Pierwsza sesja treningowa to również czas, aby sprawdzić pierwsze poprawki, które już na inaugurację sezonu przywiozło wiele ekip. Aż 16 poprawek zamontował w swoim bolidzie Aston Martin, 10 Alpine, a to nie wszystkie zespoły, które na pierwszą rundę sezonu 2023 przywiozły nowe elementy. Zupełnie inną specyfikację tylnego skrzydła względem przedsezonowych testów zamontował w W14 także Mercedes. Po przedsezonowym rowerowym wypadku za kierownicę AMR23 powrócił także Lance Stroll. Kanadyjczyk jest przekonany, że drobna operacja w prawym nadgarstku pozwoli mu wziąć udział w pełnym weekendzie w Bahrajnie.

 

Załogi nie tracąc czasu, wraz z zapaleniem zielonego światła wyjechały na tor. Po dwudziestu minutach sesji jedynymi kierowcami bez uzyskanego czasu okrążenia pozostawali Zhou oraz Stroll, Chińczyk zaliczył pierwsze okrążenie pomiarowe krótko po godzinie 12:50, z kolei kierowca Astona wciąż pozostawał w swoim garażu. Od początku sesji na czele tabeli znajdowali się oczywiście kierowcy Red Bulla. Wysoko plasował się także Fernando Alonso, który na oponach C2 wykręcił czas o 0,5 sek. gorszy od prowadzącego Pereza. Wciąż nie były to jednak czas reprezentujące faktyczne osiągi zespołów, które znacząco odbiegały jeszcze nawet od czasów kręconych podczas przedsezonowych testów. W międzyczasie trochę łatania pojawiło się w ekipie McLarena, którego mechanicy pracowali przy lusterkach Lando Norrisa. W brytyjskiej ekipie pojawiło się także nieco nadsterowności, którą obserwować mogliśmy także w bolidach Red Bulla oraz Astona. Po godzinie 13:00 otrzymaliśmy komunikat, że brak czasu na koncie Lance’a Strolla spowodowany był awarią samochodu. Kanadyjczyk zalicza bardzo ciężki start sezonu, na szczęście Stroll po uporaniu się z awarią zdołał jeszcze wyjechać na tor podczas FP1 na ostatnie 25 minut sesji. Problemy z pozycją pedałów pojawiły się natomiast w bolidzie Guanyu Zhou. Z powodu tych problemów Chińczyk musiał przedwcześnie zakończyć swój udział w porannej sesji treningowej.
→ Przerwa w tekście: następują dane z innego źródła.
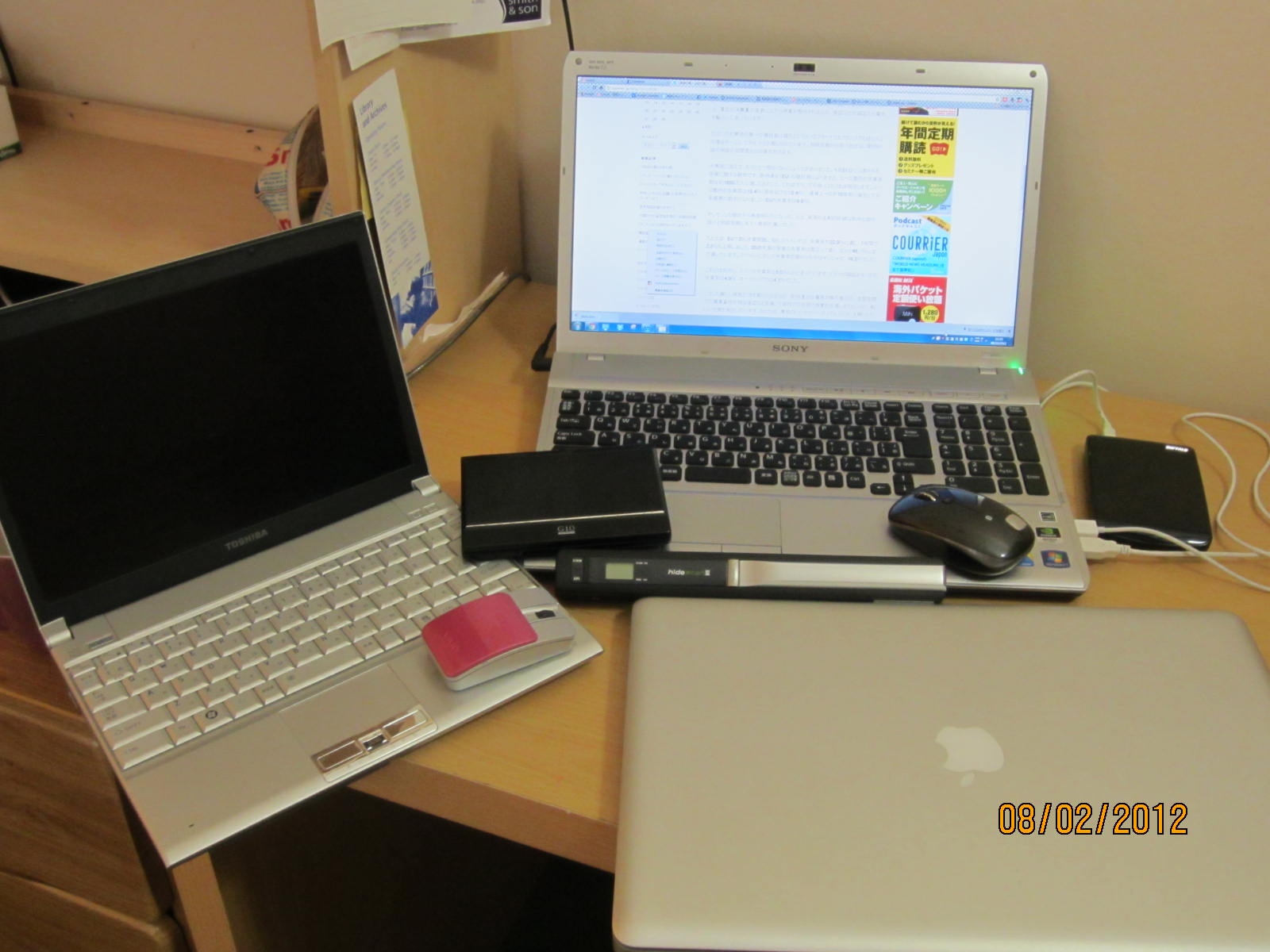 image of multiple laptops and external hard drives.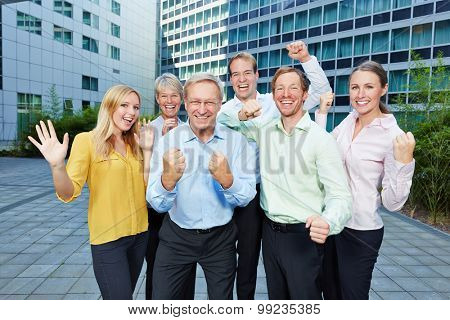 Winners cheering together with their clenched fists in a business team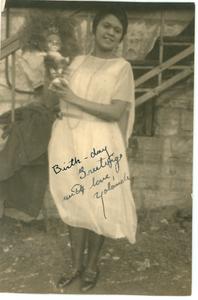 Yolande Du Bois in Fisk University jubilee dress holding doll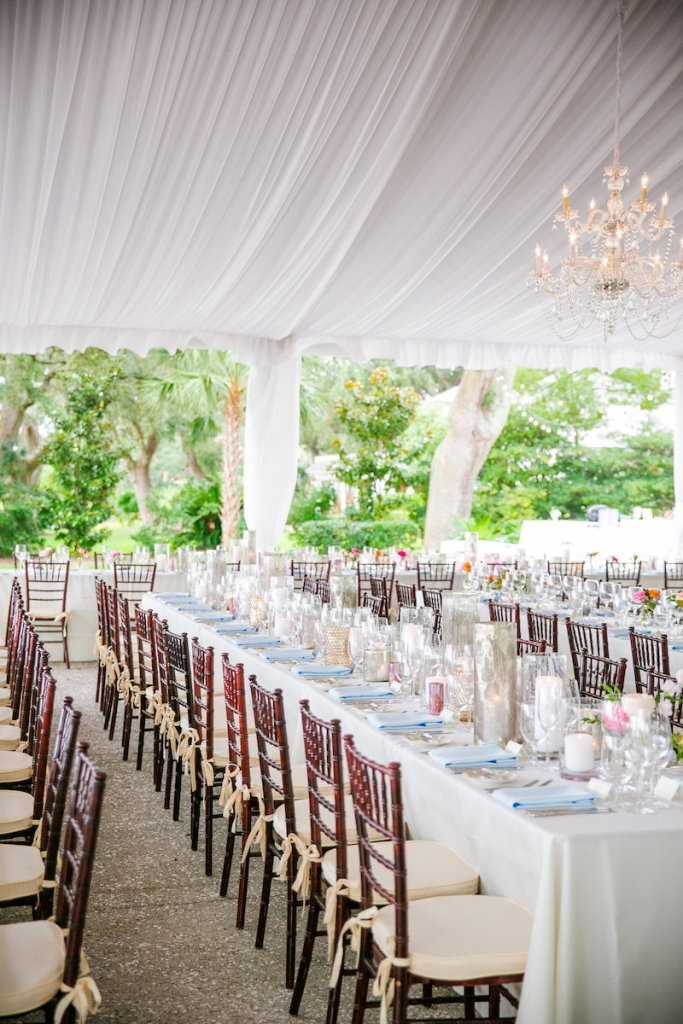 Wedding design by Pure Luxe Bride. Tabletop rentals and linens from EventWords. Tent from Snyder Event Rentals. Lighting by Innovative Event Services. Image by Dana Cubbage Weddings at Lowndes Grove Plantation.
Duże problemy z nadsterownością pojawiły się również w zespole Ferrari. Carlos Sainz na dojeździe do dziesiątego zakrętu stracił panowanie nad bolidem i zaliczył spektakularny obrót. W momencie dochamowywania do najtrudniejszego zakrętu toru w Bahrajnie podłoga w SF-23 mocno dobijała przed prawym tylnym kołem, co może być efektem poszukiwania limitów, mocno obniżonego samochodu. Spore wibracje mogliśmy oglądać także na tylnym skrzydle bolidu Scuderii. Pierwszą sesję treningową na pozycji lidera zakończył Sergio Perez (1:32,758)0,4 sek. za Meksykaninem uplasował się Fernando Alonso, a czołową trójkę uzupełnił Max Verstappen (+0,6 sek.). Na czwartej lokacie FP1 zakończył Lando Norris. Brytyjczyk podobnie jak pierwsza trójka uzyskał swój czas na oponie C3, ale strata kierowcy McLarena do Sergio Pereza wyniosła aż 1,4 sek. Czołową dziesiątkę zamknęli: Leclerc, Stroll, Magnussen, Zhou, Bottas oraz Hamilton.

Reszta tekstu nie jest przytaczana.